[HN Gopher] SIMD < SIMT < SMT: Parallelism in Nvidia GPUs (2011)
___________________________________________________________________
SIMD < SIMT < SMT: Parallelism in Nvidia GPUs (2011)
Author : shipp02
Score : 79 points
Date : 2024-06-10 06:05 UTC (1 days ago)
(HTM) web link (yosefk.com)
(TXT) w3m dump (yosefk.com)
| narrowbyte wrote:
| quite interesting framing. A couple things have changed since
| 2011
|
| - SIMD (at least intel's AVX512) does have usable gather/scatter,
| so "Single instruction, multiple addresses" is no longer a
| flexibility win for SIMT vs SIMD
|
| - likewise for pervasive masking support and "Single instruction,
| multiple flow paths"
|
| In general, I think of SIMD as _more_ flexible than SIMT, not
| less, in line with this other post
| https://news.ycombinator.com/item?id=40625579. SIMT requires
| staying more towards the "embarrassingly" parallel end of the
| spectrum, SIMD can be applied in cases where understanding the
| opportunity for parallelism is very non-trivial.
| majke wrote:
| Last time i looked at intel scatter/gather I got the impression
| it only works for a very narrow use case, and getting it to
| perform wasn't easy. Did I miss something?
| narrowbyte wrote:
| The post says, about SIMT / GPU programming, "This loss
| results from the DRAM architecture quite directly, the GPU
| being unable to do much about it - similarly to any other
| processor."
|
| I would say that for SIMD the situation is basically the
| same. gather/scatter don't magically make the memory
| hierarchy a non-issue, but they're no longer adding any
| unnecessary pain on top.
| yosefk wrote:
| Barrel threaded machines like GPUs have easier time hiding
| the latency of bank conflict resolution when
| gathering/scattering against local memory/cache than a
| machine running a single instruction thread. So pretty sure
| they have a fundamental advantage when it comes to the
| throughput of scatter/gather operations that gets bigger
| with a larger number of vector lanes
| raphlinus wrote:
| One of the other major things that's changed is that Nvidia now
| has independent thread scheduling (as of Volta, see [1]). That
| allows things like individual threads to take locks, which is a
| pretty big leap. Essentially, it allows you to program each
| individual thread as if it's running a C++ program, but of
| course you do have to think about the warp and block structure
| if you want to optimize performance.
|
| I disagree that SIMT is only for embarrassingly parallel
| problems. Both CUDA and compute shaders are now used for fairly
| sophisticated data structures (including trees) and algorithms
| (including sorting).
|
| [1]: https://developer.nvidia.com/blog/inside-
| volta/#independent_...
| yosefk wrote:
| It's improtant that GPU threads support locking and control
| flow divergence and I don't want to minimize that, but
| threads within a warp diverging still badly loses throughput,
| so I don't think the situation I'd fundamentally different in
| terms of what the machine is good/bad at. We're just closer
| to the base architecture's local maximum of capabilities, as
| one would expect for a more mature architecture; various
| things it could be made to support it now actually supports
| because there was time to add this support
| narrowbyte wrote:
| I intentionally said "more towards embarrassingly parallel"

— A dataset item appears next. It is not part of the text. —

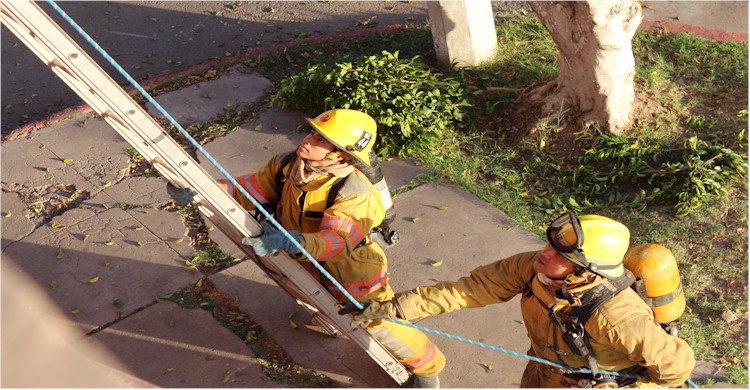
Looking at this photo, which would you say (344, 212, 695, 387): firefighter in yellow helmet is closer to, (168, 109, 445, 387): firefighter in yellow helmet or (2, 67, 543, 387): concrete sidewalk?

| rather than "only embarrassingly parallel". I don't think
| there's a hard cutoff, but there is a qualitative difference.
| One example that springs to mind is
| https://github.com/simdjson/simdjson - afaik there's no
| similarly mature GPU-based JSON parsing.
| raphlinus wrote:
| I'm not aware of any similarly mature GPU-based JSON
| parser, but I believe such a thing is possible. My stack
| monoid work [1] contains a bunch of ideas that may be
| helpful for building one. I've thought about pursuing that,
| but have kept focus on 2D graphics as it's clearer how that
| will actually be useful.
|
| [1]: https://arxiv.org/abs/2205.11659
| xoranth wrote:
| > That allows things like individual threads to take locks,
| which is a pretty big leap.
|
| Does anyone know how those get translated into SIMD
| instructions. Like, how do you do a CAS loop for each lane
| where each lane can individually succeed or fail? What
| happens if the lanes point to the same location?
| raphlinus wrote:
| There's a bit more information at [1], but I think the
| details are not public. The hardware _is_ tracking a
| separate program counter (and call stack) for each thread.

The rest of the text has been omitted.